First of all, what my blog title means and why it's relevant to me...
This quote means so much to me. Ever since I left my last, of many, unhappy relationship, I decided that I wouldn't compromise who I am for anyone ever again. It was kind of like coming out of a closet, in a way; not that I'm homosexual, just that I was hiding for a very long time. I was a bit of a people pleaser, I was convinced that I could be someone who everyone liked, I could be someone who made everyone happy, all day, all the time. And it was exhausting!  And in the end, they were happy, but I wasn't, and I realized that eventually I would revert back to just being myself, I would leave the closet door open just a crack, and some of myself would fall out, and they would be angry. They would say things like "Why are you acting like that? Just be yourself!" But what they meant was "Be the you who pleases me, be the person I think you should be, be unhappy!" So I stopped, and it was the hardest thing to do, but in the end I am so much happier. I became a butterfly, and I eventually had to stop talking to some of the caterpillars in my life, because they were bringing me down, they weren't happy for me, they wanted me to go back to crawling around in the muck with them...But I Had Wings.
So a little about me:
 
 
I feel like we live in a society of falsehood, of people hiding, and lying, and tip-toeing around so we don't offend someone, or more often, people just keeping things to themselves, because they are terrified of confrontation, I know this because I was one of those people. I was so afraid of confrontation that my heart would race, my palms would sweat, my head would pound, just at the thought of having to argue with someone. I was completely chicken-shit, and I had done it to myself, so during my coming out, I threw away my filters and started saying exactly what I meant. And some people hated it, but more people loved it. And now it's just who I am, people say "Oh, that's just Em, she has no filters." No I don't.
So yeah, that's me, just here, being me, and to all of those who don't like me for who I am, that's fine, I never needed your approval in the first place. I am done lying, I am done being anything but who I am.
I am also a lover of the 50's and anything pin up, fashion, make up, hairstyles, photography...So be prepared for a whole lot of vintage love coming your way.
 

 
 
Why I decided to blog, and what I want this blog to be about:

 
Do you ever feel full, like if you don't just write, or sing, or dance, or paint, or craft, or run, or skip, or cartwheel...you'll just overflow and freak out everywhere? That is why I am blogging, I feel like I'm ready to overflow.

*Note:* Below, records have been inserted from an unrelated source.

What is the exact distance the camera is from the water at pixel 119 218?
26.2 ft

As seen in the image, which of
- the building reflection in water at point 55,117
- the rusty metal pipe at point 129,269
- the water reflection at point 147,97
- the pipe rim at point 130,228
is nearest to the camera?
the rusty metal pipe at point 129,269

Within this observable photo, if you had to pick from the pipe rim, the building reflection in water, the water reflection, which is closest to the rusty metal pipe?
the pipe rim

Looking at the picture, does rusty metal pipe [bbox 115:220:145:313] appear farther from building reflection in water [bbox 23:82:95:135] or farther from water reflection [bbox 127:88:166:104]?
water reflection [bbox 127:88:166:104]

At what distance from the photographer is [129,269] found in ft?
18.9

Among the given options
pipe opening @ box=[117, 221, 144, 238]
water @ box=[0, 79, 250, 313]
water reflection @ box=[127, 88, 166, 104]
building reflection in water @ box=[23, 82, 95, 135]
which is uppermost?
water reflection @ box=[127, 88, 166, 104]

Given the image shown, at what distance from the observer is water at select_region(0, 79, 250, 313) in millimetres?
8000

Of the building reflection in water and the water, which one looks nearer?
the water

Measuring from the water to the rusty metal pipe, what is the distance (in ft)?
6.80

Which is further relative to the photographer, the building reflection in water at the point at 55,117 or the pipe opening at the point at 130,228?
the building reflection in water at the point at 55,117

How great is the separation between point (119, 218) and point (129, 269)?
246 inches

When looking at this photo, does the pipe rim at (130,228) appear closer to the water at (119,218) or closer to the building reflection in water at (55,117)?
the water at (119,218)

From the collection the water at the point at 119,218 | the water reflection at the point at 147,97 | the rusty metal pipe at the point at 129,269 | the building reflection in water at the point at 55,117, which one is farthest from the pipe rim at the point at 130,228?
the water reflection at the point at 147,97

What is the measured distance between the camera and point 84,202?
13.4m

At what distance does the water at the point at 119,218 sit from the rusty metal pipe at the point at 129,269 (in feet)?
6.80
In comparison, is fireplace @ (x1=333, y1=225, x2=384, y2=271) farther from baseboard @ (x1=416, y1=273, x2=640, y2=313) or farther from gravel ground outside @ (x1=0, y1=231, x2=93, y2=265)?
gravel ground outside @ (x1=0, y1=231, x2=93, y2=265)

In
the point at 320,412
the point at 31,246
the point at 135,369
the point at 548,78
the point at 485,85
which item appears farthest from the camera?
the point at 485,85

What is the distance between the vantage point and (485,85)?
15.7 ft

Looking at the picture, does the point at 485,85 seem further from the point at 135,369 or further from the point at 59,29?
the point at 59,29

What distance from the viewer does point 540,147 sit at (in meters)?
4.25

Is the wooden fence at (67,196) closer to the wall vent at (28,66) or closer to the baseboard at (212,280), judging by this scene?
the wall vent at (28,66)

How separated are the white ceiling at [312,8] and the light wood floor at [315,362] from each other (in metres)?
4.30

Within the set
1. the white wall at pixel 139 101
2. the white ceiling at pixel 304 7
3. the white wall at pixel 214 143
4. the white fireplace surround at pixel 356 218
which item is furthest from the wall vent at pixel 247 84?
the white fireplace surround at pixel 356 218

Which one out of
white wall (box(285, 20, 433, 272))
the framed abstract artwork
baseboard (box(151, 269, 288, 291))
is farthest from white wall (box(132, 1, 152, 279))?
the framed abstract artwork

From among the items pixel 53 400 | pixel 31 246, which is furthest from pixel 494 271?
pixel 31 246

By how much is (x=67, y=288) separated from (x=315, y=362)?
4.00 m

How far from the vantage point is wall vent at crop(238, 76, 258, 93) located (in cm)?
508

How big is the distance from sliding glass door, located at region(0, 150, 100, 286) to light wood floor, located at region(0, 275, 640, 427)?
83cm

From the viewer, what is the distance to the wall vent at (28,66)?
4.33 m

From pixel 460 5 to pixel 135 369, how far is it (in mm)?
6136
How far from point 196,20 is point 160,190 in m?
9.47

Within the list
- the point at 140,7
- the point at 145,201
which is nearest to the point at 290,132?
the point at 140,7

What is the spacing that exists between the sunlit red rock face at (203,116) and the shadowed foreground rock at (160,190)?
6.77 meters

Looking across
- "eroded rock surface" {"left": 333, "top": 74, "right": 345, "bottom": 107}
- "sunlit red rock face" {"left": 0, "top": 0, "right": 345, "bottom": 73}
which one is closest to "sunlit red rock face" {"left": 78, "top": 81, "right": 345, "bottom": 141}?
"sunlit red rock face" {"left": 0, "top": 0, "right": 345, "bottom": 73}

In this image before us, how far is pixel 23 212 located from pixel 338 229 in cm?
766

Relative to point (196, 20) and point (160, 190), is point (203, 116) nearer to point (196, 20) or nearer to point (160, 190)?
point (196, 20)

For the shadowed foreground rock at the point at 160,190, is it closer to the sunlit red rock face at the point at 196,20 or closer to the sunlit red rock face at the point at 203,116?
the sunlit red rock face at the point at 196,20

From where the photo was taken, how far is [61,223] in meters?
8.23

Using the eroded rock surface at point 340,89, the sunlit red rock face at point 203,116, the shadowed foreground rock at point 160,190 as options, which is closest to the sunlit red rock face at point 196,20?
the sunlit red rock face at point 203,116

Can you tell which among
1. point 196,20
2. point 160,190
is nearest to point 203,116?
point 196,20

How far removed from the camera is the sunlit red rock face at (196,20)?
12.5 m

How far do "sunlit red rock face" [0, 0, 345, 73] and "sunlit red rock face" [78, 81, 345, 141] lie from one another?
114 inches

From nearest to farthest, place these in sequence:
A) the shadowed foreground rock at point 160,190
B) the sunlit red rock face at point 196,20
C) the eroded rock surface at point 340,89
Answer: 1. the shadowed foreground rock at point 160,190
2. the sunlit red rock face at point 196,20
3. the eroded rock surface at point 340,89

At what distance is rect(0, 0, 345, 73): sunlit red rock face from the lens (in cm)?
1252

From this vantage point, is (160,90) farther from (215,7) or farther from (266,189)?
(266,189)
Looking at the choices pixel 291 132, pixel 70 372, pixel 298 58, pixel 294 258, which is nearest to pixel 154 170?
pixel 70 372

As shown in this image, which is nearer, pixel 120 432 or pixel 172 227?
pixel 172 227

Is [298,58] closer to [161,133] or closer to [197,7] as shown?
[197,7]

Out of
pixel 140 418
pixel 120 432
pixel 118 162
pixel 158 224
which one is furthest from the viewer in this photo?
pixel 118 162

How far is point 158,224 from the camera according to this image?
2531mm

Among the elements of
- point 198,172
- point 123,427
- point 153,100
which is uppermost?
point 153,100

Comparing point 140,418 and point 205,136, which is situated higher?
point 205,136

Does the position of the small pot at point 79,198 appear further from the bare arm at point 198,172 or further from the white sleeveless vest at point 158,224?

I just wanted an outlet, something that could be mine, that I could share, that might change someone's day, or inspire them, or uplift them, or make them laugh, or make them cry, or make them feel exactly like I'm feeling, right in that moment. That's what writing is to me, it's reaching across infinite space, and grabbing your hand, and showing you things I couldn't show anyone normally, and then at the end of it, neither of us are alone. We are completely together, in these words, and that is passion. I don't really know what to expect from this blog, it might be ranting about injustice, it might be poems about lost love, it might be me talking about my love of the 50's and everything pin up, it might be jokes and sarcasm, but I can promise you this, it will be completely, 100 proof, me.